— START DATASET RECORDS —

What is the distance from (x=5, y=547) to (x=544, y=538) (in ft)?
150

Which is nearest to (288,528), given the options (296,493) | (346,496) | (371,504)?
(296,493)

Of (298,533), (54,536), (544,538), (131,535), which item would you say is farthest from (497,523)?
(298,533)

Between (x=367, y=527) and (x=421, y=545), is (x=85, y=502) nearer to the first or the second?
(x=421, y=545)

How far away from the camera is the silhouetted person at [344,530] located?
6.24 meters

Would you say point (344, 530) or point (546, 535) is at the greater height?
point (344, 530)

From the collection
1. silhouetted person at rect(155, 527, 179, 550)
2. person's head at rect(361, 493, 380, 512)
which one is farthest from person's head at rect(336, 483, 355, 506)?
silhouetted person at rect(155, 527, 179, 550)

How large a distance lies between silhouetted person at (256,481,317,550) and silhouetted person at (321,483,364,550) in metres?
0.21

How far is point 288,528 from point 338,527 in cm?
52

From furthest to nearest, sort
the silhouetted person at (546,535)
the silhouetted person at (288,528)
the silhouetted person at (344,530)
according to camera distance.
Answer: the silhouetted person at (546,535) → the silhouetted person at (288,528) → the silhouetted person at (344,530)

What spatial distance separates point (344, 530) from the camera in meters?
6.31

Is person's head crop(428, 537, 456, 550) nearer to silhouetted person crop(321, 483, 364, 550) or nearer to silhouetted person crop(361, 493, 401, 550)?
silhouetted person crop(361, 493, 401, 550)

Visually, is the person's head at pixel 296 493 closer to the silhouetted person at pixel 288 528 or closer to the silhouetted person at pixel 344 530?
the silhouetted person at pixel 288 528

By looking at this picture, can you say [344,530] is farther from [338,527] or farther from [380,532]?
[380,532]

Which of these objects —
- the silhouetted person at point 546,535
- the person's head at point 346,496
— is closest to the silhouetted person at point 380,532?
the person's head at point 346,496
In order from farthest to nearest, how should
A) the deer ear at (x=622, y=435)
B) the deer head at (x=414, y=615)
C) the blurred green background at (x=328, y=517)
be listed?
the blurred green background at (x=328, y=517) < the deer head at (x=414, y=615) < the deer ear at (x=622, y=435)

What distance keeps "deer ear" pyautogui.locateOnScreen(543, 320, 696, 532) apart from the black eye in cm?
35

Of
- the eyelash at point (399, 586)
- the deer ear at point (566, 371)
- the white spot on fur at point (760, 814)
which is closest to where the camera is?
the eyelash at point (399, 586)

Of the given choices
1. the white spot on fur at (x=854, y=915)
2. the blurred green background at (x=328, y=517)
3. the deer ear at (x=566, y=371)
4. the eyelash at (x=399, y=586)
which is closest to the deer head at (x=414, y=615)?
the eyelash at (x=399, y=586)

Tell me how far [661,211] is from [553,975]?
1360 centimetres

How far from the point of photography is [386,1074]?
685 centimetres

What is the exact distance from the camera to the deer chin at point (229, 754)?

— END DATASET RECORDS —

TASK BRIEF.
Copy the rows word for word, starting with the line that contains "How far from" and ending with the final line of the rows, including both.

WRITTEN ANSWER.
How far from the point of photography is [386,1074]?
685 centimetres

What is the exact distance from the camera to the deer chin at point (229, 754)?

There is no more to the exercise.